5 Manufacturing Stocks To Buy For Second Half Of 2017

Fresh data from the Institute of Supply Management released on Monday showed that the manufacturing sector is in fine fettle. The institute’s manufacturing index hit a record level in June, well above that observed immediately after the presidential election of 2016. Instead of being based merely on positive sentiment, manufacturing data is now being bolstered by recently released data which hints at a pickup in GDP.

As of date, the ISM Manufacturing index has expanded for 10 successive months with the latest report reflecting broad based improvement across most sectors. The report also reveals that a strong uptick in demand has taken place, which is why it would be prudent to invest in select manufacturing stocks going into the second half of 2017.

Sharpest Growth in Three Years

In June, the ISM Manufacturing Index increased from 54.9 to 57.8, its highest level since August 2014. It is also significantly higher than the estimated level of 55.1. This increase of 2.9 points represents the largest expansion witnessed since the first half of 2013. More importantly, growth was witnessed across 15 of the 18 industries which form part of the survey, indicating that the expansion was broad based in nature.

Delving into the details, the New Orders Index increased from 59.5 in May to 63.5 in June. The Production Index increased from 57.1 to 62.4 while the Employment Index gained 3.7 points, rising from 53.5 to 57.2. The New Export Orders Index increased from 57.5 to 59.5.

An increase in order backlogs was experienced, with the associated index rising from 55 to 57. At the same time the prices index fell from 60.5 to 55, the lowest witnessed since November, indicating that raw materials prices are rising at a slower rate now. 
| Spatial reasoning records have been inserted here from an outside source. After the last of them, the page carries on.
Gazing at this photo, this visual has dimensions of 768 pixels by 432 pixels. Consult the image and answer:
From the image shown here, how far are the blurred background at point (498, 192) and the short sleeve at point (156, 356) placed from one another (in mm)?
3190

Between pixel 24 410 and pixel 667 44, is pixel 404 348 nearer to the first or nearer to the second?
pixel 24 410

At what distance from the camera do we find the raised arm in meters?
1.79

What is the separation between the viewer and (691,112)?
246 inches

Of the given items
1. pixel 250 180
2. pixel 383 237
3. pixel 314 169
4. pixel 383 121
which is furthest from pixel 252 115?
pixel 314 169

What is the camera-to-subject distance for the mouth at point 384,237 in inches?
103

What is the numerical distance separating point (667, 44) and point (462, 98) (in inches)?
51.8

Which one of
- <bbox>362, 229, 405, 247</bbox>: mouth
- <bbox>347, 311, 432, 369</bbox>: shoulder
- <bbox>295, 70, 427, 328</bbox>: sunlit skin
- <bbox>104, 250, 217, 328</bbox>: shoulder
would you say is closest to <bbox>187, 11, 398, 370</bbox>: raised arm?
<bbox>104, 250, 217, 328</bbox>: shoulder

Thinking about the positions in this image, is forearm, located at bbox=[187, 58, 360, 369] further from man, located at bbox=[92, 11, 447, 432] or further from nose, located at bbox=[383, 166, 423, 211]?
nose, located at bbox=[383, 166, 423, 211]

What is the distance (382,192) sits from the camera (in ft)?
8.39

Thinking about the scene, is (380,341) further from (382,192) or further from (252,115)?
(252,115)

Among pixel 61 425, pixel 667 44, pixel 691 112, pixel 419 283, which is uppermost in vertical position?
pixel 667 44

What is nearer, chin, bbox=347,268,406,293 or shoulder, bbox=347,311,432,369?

Economic Growth Likely to Pick Up

Even though manufacturing makes up only 12% of total economic activity, its fortunes are used to gauge those of the broader economy. Given the improvement in the report’s Employment Index, jobs growth likely rebounded last month following a decline in May. Data to be released by the Department of Labor is likely to reflect this fact and most estimates put June’s job gains above 170,000, significantly higher than May’s level of 138,000.